ASSIGNMENT:
Set out the listing word for word. End with the line that contains "order: Galliformes".

PROVIDED RECORDS:
──────────────────────────────

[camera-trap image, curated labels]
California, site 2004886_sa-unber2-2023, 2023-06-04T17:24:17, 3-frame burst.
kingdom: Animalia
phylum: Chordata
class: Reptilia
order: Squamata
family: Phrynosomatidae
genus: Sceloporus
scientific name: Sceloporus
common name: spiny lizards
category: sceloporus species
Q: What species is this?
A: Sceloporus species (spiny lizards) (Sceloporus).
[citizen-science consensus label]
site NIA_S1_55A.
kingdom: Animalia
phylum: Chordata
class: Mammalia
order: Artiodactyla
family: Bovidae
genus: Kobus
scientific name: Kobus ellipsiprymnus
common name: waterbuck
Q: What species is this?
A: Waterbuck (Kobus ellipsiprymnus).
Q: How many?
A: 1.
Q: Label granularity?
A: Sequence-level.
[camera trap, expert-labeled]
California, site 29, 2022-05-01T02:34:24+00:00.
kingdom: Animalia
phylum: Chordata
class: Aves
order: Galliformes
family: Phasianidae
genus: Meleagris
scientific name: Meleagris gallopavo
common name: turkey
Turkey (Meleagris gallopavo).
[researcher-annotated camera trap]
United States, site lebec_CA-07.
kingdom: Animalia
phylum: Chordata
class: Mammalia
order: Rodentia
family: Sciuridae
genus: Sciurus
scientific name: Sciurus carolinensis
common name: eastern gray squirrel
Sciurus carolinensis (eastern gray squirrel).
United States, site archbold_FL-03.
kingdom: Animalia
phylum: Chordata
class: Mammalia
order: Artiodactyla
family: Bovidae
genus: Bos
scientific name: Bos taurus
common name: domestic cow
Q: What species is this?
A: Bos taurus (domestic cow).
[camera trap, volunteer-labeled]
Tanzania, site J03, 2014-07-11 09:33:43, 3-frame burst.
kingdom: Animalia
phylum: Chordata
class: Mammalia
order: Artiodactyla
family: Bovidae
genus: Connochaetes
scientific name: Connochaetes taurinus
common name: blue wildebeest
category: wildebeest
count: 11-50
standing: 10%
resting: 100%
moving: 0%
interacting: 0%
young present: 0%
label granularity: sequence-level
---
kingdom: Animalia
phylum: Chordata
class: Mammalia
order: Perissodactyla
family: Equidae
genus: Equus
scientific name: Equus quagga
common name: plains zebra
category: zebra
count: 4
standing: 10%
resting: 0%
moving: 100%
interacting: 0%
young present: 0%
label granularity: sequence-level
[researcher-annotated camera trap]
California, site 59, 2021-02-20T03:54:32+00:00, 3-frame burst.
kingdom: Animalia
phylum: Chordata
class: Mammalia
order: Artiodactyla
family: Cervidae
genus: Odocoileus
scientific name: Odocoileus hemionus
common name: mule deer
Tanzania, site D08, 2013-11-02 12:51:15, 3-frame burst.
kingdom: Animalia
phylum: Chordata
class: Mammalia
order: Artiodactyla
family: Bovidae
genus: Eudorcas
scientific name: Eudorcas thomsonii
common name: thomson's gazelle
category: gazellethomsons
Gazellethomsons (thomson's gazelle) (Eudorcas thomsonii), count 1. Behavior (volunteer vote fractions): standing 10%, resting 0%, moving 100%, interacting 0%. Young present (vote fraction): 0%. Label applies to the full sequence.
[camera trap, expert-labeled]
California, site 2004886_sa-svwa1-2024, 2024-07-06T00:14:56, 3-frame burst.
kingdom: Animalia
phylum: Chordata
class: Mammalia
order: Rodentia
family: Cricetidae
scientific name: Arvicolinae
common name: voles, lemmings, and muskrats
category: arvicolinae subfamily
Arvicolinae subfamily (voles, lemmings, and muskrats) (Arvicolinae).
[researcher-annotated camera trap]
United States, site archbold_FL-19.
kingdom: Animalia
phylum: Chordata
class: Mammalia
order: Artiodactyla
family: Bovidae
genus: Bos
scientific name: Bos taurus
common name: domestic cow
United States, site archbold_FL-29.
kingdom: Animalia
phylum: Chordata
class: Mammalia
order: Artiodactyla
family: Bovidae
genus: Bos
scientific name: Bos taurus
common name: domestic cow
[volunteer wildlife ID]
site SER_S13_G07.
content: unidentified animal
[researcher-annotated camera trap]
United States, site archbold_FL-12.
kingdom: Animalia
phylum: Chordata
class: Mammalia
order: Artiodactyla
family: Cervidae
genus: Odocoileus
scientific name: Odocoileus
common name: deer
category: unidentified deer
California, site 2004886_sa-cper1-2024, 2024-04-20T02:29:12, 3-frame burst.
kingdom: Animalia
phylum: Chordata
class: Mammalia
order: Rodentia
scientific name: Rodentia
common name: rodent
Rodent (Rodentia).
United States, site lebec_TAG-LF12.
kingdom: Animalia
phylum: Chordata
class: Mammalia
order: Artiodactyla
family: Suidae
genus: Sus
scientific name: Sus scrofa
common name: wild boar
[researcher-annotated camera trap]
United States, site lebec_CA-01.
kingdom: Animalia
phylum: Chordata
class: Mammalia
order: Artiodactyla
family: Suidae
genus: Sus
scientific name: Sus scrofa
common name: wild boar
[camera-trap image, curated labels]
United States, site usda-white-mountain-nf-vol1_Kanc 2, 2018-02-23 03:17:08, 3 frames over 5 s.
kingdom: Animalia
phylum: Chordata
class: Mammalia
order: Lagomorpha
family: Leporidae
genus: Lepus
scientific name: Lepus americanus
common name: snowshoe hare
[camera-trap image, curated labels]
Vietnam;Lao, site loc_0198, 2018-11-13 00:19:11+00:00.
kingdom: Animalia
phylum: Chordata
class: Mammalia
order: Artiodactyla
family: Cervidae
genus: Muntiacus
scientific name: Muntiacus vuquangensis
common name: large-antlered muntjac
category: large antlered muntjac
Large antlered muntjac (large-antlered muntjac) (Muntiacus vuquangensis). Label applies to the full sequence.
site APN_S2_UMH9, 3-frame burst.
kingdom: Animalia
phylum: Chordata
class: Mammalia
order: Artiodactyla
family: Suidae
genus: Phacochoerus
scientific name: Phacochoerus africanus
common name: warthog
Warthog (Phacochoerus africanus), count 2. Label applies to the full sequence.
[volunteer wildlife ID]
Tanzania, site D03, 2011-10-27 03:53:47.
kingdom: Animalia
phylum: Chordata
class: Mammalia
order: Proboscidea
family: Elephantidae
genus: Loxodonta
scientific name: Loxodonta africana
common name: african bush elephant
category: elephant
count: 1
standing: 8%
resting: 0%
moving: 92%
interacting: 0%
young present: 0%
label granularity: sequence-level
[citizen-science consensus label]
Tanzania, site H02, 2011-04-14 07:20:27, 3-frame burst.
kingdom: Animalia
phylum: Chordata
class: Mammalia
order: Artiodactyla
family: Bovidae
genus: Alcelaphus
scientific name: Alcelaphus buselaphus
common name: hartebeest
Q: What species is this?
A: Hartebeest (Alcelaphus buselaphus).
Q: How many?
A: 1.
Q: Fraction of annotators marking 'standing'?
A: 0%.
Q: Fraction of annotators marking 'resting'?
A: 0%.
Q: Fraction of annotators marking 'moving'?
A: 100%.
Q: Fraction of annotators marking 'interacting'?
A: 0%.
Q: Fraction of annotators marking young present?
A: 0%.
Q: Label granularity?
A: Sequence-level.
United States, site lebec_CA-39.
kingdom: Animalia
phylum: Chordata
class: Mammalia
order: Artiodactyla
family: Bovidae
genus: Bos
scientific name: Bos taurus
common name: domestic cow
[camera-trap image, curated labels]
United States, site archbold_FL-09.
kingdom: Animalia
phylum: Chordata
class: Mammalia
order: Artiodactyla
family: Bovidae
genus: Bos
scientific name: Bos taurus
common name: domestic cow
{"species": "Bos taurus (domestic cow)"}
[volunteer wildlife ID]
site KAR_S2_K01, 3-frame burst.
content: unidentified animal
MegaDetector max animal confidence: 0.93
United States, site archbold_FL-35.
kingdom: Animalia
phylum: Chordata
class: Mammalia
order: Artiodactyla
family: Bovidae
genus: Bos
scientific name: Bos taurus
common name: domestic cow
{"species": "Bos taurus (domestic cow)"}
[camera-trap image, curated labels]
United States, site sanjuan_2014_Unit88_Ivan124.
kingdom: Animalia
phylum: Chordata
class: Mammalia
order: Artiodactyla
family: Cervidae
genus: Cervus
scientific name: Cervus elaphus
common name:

──────────────────────────────

ANSWER BOX:
[camera-trap image, curated labels]
California, site 2004886_sa-unber2-2023, 2023-06-04T17:24:17, 3-frame burst.
kingdom: Animalia
phylum: Chordata
class: Reptilia
order: Squamata
family: Phrynosomatidae
genus: Sceloporus
scientific name: Sceloporus
common name: spiny lizards
category: sceloporus species
Q: What species is this?
A: Sceloporus species (spiny lizards) (Sceloporus).
[citizen-science consensus label]
site NIA_S1_55A.
kingdom: Animalia
phylum: Chordata
class: Mammalia
order: Artiodactyla
family: Bovidae
genus: Kobus
scientific name: Kobus ellipsiprymnus
common name: waterbuck
Q: What species is this?
A: Waterbuck (Kobus ellipsiprymnus).
Q: How many?
A: 1.
Q: Label granularity?
A: Sequence-level.
[camera trap, expert-labeled]
California, site 29, 2022-05-01T02:34:24+00:00.
kingdom: Animalia
phylum: Chordata
class: Aves
order: Galliformes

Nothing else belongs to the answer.